** DATASET EXCERPTS follows **
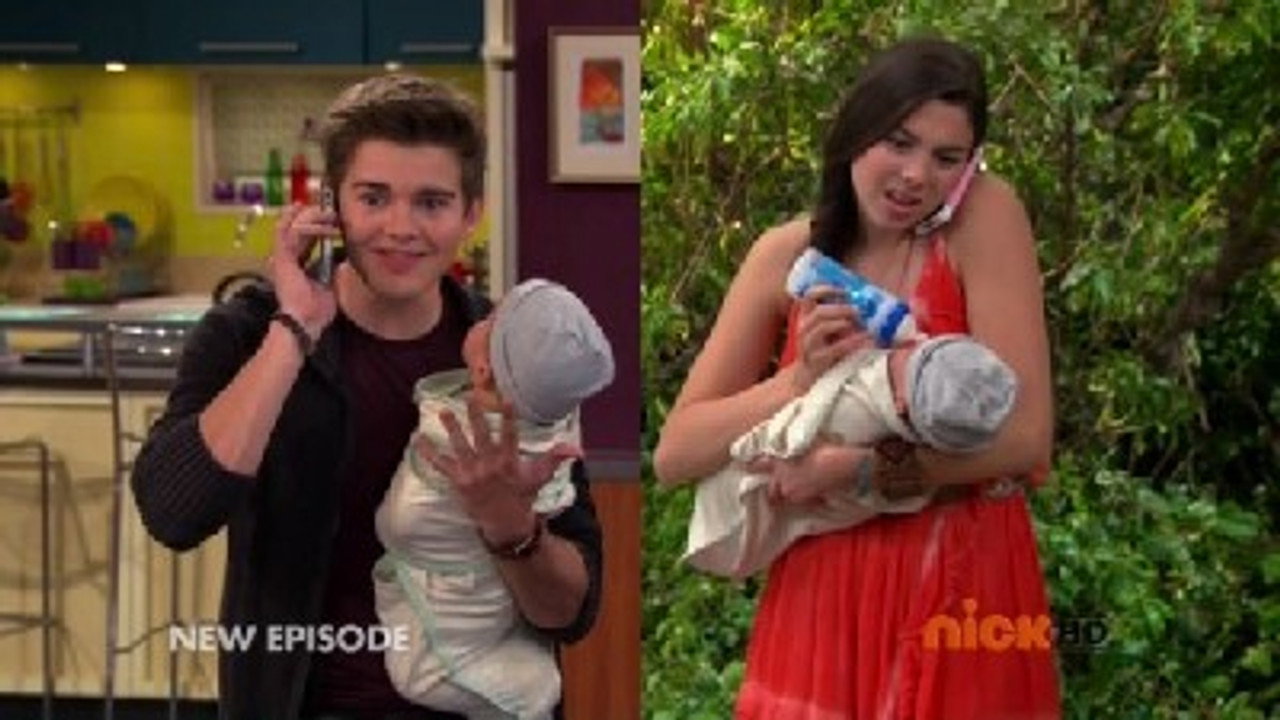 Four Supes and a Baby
** End of DATASET EXCERPTS **
** DATASET EXCERPTS follows **
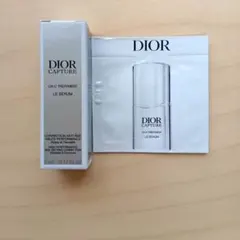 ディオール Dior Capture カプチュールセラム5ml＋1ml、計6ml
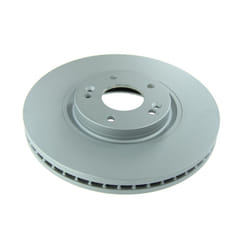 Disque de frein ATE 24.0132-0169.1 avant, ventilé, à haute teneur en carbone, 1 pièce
** End of DATASET EXCERPTS **
** DATASET EXCERPTS follows **
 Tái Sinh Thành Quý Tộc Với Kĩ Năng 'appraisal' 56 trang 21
** End of DATASET EXCERPTS **
§ **EXERCISE BRIEF**
Set down word for word the lines above from the one with "ディオール Dior Capture カプチュールセラム5ml＋1ml、計6ml" up to and including the one with "Disque de frein". Omit every picture.

§ **RESULT FOR THIS EXERCISE**
 ディオール Dior Capture カプチュールセラム5ml＋1ml、計6ml
 Disque de frein ATE 24.0132-0169.1 avant, ventilé, à haute teneur en carbone, 1 pièce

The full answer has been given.